資料を読む:
a – 抜粋箇所の「先輩の中に、あのチャーリー・」から「きく影響しているのだと思う。」までを、「太鼓判を押して」を「お墨付きを与えて」に置き換えて修正してもらえますか？
b – 抜粋箇所のうちマイルス青年の話に出てくる地名と施設名を、すべて挙げてもらえますか？

抜粋箇所:

....

48ぺージのマルクス経済学の方が近代経済学よりもこれからのシステムを説明でき、政治で言うとドイツ社会民主主義の知的遺産が重要としてあるところも気になる。イギリスの社会主義とあわせてこれから勉強したい。

 『マイルス・デイビス自叙伝1』。
 東セントルイスを出て、ニューヨークに来たマイルス青年は、親の手前一応ジュリアード音楽院に入る。しかし本当の目的は、「ミントンズ・プレイハウス」で武者修行することである。最初は気後れしていたが、すぐに頭角をあらわす。もちろん先輩プレーヤーのあとおしも重要だった。
 先輩の中に、あのチャーリー・パーカー(バード)がいた。彼の演奏はピカ一でとても真似はできない。しかしいつかはあの境地に達したいとマイルスは思ってきいている。バードも「お前なら大丈夫」と太鼓判を押してくれた。バードは演奏の時はシャンとしているが、その前後は、つまりほとんどの時間は飲んだくれているか、ラリっている。あるきっかけでマイルスの部屋に連れて来たら、そのまま居つかれてしまった。

 ここは推測だが、この修業時に、バードと生活を共にした事がマイルスのこのあとの生き方に、良いことも悪いことも大きく影響しているのだと思う。

....

提供情報:

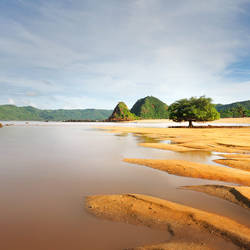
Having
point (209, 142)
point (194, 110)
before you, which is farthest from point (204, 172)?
point (194, 110)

....

順番どおりの回答:
a –
先輩の中に、あのチャーリー・パーカー(バード)がいた。彼の演奏はピカ一でとても真似はできない。しかしいつかはあの境地に達したいとマイルスは思ってきいている。バードも「お前なら大丈夫」とお墨付きを与えてくれた。バードは演奏の時はシャンとしているが、その前後は、つまりほとんどの時間は飲んだくれているか、ラリっている。あるきっかけでマイルスの部屋に連れて来たら、そのまま居つかれてしまった。

 ここは推測だが、この修業時に、バードと生活を共にした事がマイルスのこのあとの生き方に、良いことも悪いことも大きく影響しているのだと思う。

b –
東セントルイス
ニューヨーク
ジュリアード音楽院
ミントンズ・プレイハウス